The Education of Robert Nifkin
- First edition
- Author: Daniel Pinkwater
- Genre: Young adult fiction
- Publisher: Farrar Straus Giroux
- Publication date: 1998
- Pages: 167 pp.
- ISBN: 9780374319694

= The Education of Robert Nifkin =

1998 young adult novel by Daniel Pinkwater

The Education of Robert Nifkin is a 1998 novel written for young adults by United States author Daniel Pinkwater. It is set during the 1950s in Chicago and is written in the format of a college application essay. It follows the unusual high school experience of the narrator, Robert Nifkin.

==Plot==
Robert attended Riverview High School, which was only notable for its anti-semitic attitudes, homophobia, boredom, and anti-communist paranoia. Robert has no interest in any of his classes except for ROTC, a class he is taking instead of PE. His boredom and hatred for school grows and he eventually stops attending for large periods of time, preferring to hang out with Kenny Papescu and his girlfriend Linda in a very beatnik part of town. On a day that he actually attends, he found out that his ROTC sergeant had been fired, on the grounds of being a Communist. Robert's truancy increased even more, except on the occasions that he sought shelter in Riverview from the Chicago winter.

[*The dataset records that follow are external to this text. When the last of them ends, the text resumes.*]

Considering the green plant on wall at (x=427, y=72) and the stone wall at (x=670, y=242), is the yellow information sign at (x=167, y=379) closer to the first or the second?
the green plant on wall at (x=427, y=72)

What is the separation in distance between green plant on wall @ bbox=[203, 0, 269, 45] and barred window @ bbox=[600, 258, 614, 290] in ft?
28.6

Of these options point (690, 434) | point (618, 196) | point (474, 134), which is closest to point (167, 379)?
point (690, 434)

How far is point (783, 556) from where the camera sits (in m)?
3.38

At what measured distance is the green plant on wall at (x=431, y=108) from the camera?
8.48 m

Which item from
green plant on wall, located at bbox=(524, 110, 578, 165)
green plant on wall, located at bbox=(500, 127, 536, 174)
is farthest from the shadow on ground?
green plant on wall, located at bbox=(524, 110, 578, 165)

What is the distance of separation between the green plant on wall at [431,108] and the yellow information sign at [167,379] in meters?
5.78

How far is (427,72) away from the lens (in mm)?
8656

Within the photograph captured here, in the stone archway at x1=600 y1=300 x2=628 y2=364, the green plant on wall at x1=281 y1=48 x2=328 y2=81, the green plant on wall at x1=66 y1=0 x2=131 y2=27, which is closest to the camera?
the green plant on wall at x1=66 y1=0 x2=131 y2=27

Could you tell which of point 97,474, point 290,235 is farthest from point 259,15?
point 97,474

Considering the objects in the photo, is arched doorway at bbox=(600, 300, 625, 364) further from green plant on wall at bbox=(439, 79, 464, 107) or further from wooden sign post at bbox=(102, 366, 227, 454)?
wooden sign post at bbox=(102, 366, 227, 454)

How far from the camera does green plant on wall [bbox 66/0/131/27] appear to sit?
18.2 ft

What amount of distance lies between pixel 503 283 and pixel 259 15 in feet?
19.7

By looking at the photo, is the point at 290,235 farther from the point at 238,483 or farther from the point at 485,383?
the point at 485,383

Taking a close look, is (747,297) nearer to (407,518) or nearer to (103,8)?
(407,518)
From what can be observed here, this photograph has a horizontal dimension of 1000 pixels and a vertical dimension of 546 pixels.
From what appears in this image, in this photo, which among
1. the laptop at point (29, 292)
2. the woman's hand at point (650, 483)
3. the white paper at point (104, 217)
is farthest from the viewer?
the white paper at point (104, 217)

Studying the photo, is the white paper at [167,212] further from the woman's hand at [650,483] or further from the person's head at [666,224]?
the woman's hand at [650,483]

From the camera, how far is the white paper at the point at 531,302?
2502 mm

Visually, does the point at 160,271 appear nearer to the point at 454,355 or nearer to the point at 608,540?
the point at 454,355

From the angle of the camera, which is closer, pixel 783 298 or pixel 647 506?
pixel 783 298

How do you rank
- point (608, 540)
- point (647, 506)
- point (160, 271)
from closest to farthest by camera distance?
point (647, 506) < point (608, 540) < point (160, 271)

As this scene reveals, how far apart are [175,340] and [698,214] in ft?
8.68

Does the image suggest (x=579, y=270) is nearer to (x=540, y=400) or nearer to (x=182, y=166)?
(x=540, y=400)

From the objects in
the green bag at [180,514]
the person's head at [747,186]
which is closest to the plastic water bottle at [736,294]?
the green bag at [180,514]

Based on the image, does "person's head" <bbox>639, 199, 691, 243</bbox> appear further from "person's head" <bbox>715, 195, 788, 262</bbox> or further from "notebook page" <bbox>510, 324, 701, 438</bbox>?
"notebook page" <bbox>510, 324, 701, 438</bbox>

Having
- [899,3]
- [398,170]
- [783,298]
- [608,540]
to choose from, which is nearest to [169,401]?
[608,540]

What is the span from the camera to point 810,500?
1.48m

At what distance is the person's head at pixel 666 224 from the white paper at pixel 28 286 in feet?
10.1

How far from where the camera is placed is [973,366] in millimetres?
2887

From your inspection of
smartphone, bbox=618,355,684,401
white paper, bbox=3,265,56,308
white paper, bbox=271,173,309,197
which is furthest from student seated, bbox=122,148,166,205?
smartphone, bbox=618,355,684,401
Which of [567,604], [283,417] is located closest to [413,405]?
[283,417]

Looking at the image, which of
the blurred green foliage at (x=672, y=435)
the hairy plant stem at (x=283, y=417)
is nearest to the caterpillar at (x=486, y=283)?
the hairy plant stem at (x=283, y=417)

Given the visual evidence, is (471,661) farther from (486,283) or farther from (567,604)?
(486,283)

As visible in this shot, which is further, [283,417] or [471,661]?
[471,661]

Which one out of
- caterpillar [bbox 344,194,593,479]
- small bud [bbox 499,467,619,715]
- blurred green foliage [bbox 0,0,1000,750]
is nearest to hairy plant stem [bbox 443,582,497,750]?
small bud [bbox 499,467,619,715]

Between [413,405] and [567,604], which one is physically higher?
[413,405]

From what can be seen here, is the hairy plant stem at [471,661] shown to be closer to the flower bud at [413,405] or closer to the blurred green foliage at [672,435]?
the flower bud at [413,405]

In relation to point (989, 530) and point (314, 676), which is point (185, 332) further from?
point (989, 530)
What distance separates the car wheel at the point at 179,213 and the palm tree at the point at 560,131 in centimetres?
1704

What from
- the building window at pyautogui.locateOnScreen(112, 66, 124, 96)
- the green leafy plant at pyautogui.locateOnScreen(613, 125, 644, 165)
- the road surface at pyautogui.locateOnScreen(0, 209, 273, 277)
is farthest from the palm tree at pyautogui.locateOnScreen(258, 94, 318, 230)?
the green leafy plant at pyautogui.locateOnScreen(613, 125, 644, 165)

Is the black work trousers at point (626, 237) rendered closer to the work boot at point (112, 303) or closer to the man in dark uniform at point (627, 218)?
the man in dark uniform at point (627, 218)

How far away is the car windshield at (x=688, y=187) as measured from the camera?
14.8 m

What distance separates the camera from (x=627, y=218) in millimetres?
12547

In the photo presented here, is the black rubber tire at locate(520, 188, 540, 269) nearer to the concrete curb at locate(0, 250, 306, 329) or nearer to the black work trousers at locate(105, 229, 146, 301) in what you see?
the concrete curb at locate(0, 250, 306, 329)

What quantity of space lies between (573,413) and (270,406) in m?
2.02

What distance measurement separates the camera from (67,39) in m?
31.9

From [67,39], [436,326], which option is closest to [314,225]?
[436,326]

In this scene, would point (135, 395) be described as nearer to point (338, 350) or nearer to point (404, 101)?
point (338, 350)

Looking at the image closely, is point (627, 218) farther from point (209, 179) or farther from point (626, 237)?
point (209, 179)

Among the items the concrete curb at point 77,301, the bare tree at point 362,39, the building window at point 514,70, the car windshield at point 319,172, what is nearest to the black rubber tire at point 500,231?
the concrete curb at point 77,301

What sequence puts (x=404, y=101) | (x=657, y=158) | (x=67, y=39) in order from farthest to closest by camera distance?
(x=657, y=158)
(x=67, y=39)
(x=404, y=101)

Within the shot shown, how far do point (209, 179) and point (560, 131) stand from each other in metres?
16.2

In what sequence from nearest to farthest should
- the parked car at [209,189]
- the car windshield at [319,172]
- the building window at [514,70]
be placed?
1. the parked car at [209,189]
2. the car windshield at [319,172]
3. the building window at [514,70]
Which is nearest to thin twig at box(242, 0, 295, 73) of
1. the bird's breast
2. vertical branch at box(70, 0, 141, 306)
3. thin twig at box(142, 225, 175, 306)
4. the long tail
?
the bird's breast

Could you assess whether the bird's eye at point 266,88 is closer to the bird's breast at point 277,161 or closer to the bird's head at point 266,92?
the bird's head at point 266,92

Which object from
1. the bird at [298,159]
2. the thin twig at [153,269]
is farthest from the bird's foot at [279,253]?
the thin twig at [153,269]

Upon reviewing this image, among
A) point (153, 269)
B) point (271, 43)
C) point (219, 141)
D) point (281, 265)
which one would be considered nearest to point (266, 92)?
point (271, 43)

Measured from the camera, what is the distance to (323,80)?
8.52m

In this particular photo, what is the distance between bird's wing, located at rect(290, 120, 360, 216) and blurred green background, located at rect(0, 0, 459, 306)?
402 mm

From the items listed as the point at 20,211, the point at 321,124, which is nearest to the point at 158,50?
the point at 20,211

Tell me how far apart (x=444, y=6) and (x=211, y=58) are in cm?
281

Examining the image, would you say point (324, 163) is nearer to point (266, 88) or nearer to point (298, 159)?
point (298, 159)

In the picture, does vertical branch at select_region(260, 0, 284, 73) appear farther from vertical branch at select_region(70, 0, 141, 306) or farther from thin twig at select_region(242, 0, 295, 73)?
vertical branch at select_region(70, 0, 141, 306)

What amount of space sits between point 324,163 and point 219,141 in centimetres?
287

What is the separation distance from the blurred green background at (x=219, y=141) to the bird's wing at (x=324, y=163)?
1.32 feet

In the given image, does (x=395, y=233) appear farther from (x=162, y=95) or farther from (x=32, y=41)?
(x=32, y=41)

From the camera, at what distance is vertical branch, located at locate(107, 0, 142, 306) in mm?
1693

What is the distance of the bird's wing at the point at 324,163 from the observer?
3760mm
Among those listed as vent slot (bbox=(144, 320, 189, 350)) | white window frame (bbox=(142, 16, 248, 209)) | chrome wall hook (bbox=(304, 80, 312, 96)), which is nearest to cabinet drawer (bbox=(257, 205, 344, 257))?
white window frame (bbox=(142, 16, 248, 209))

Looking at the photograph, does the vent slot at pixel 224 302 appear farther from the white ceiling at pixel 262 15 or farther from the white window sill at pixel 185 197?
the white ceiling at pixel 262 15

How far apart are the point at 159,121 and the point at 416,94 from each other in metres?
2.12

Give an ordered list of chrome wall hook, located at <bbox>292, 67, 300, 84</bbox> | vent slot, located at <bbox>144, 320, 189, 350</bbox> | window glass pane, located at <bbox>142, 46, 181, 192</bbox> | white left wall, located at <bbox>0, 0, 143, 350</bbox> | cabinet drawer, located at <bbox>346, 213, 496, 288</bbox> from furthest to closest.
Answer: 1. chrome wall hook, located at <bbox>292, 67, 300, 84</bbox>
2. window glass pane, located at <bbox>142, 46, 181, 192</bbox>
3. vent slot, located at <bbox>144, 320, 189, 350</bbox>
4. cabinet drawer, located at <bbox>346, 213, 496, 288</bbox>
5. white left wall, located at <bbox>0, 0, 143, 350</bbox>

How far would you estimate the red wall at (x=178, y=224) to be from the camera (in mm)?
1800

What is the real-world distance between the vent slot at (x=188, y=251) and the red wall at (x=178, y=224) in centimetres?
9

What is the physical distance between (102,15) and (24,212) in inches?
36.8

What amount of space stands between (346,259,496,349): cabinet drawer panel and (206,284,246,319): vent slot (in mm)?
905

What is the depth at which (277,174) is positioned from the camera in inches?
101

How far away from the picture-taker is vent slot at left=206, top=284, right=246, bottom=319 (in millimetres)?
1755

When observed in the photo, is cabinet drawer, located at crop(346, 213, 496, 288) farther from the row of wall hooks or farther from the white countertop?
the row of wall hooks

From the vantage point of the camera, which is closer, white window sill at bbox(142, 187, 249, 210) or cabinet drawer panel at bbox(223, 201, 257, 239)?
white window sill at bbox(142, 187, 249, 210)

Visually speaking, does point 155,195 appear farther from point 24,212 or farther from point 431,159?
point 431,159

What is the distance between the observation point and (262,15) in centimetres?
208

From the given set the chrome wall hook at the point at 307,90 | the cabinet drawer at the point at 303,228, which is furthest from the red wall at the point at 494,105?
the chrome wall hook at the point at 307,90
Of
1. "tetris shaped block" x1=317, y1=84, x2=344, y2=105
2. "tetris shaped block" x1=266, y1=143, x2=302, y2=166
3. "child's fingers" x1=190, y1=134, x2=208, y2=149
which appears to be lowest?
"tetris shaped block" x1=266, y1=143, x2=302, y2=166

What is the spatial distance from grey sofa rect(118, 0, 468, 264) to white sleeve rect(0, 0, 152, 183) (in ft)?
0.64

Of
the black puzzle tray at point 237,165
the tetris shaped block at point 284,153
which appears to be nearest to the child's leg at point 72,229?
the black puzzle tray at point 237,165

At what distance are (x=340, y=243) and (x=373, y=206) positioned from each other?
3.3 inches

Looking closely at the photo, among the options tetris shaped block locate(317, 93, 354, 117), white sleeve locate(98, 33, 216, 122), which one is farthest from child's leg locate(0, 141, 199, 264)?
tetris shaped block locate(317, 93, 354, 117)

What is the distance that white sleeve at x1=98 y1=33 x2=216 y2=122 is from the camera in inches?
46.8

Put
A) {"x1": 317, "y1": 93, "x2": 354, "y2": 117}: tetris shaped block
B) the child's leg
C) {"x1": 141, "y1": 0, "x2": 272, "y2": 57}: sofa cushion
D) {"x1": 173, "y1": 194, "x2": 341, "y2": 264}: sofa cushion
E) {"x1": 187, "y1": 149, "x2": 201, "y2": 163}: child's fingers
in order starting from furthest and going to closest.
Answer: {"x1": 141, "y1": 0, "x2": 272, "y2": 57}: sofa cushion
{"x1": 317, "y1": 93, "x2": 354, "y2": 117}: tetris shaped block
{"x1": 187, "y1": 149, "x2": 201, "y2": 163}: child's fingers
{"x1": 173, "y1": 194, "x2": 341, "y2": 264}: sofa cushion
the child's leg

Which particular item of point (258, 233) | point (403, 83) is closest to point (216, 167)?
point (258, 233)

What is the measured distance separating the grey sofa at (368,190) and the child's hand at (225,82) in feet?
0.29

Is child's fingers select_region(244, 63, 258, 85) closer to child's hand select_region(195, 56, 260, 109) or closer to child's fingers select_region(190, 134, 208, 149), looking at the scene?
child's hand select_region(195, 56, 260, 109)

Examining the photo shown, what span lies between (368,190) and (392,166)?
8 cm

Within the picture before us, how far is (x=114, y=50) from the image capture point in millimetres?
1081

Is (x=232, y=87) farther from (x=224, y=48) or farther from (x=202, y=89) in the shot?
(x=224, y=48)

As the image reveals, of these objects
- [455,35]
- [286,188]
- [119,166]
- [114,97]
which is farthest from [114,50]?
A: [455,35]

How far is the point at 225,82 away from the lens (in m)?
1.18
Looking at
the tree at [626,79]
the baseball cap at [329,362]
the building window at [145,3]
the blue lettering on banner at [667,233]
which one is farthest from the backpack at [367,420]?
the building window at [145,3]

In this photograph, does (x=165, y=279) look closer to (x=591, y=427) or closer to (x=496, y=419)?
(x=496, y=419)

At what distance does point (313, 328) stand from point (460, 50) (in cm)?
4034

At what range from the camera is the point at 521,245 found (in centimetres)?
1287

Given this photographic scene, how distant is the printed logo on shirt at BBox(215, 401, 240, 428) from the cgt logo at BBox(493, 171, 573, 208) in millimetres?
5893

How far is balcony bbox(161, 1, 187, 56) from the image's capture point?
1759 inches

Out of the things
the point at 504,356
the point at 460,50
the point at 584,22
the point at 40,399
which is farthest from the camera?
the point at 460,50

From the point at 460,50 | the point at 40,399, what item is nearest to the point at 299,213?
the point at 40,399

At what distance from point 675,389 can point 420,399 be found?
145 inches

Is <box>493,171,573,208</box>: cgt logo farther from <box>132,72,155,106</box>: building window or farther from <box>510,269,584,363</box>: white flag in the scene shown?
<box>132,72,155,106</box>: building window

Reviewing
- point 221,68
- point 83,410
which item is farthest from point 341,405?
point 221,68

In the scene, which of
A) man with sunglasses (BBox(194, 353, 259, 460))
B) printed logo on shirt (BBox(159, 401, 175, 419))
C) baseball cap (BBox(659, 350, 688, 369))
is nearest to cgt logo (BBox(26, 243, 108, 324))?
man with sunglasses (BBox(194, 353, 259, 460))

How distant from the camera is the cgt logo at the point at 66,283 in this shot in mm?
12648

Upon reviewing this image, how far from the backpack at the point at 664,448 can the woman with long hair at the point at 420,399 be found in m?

Finally, the school ordered him to be transferred to a correctional school but upon the recommendation of Kenny Papescu, Robert convinced his parents to let him attend Wheaton, a private school. At Wheaton, truancy, when it is even noticed, goes unpunished. This is how, Robert learns, Kenny Papescu has not been to school in over two years. Robert ends up getting straight A's, some in courses he didn't know he was enrolled in. Robert matures greatly while attending the Wheaton school and learns to appreciate art, chess, and the city's architecture; the freedom that it provides allows him to explore his interests with the guidance of the teachers. Robert concluded his high school reflection with the hope that he be admitted to college.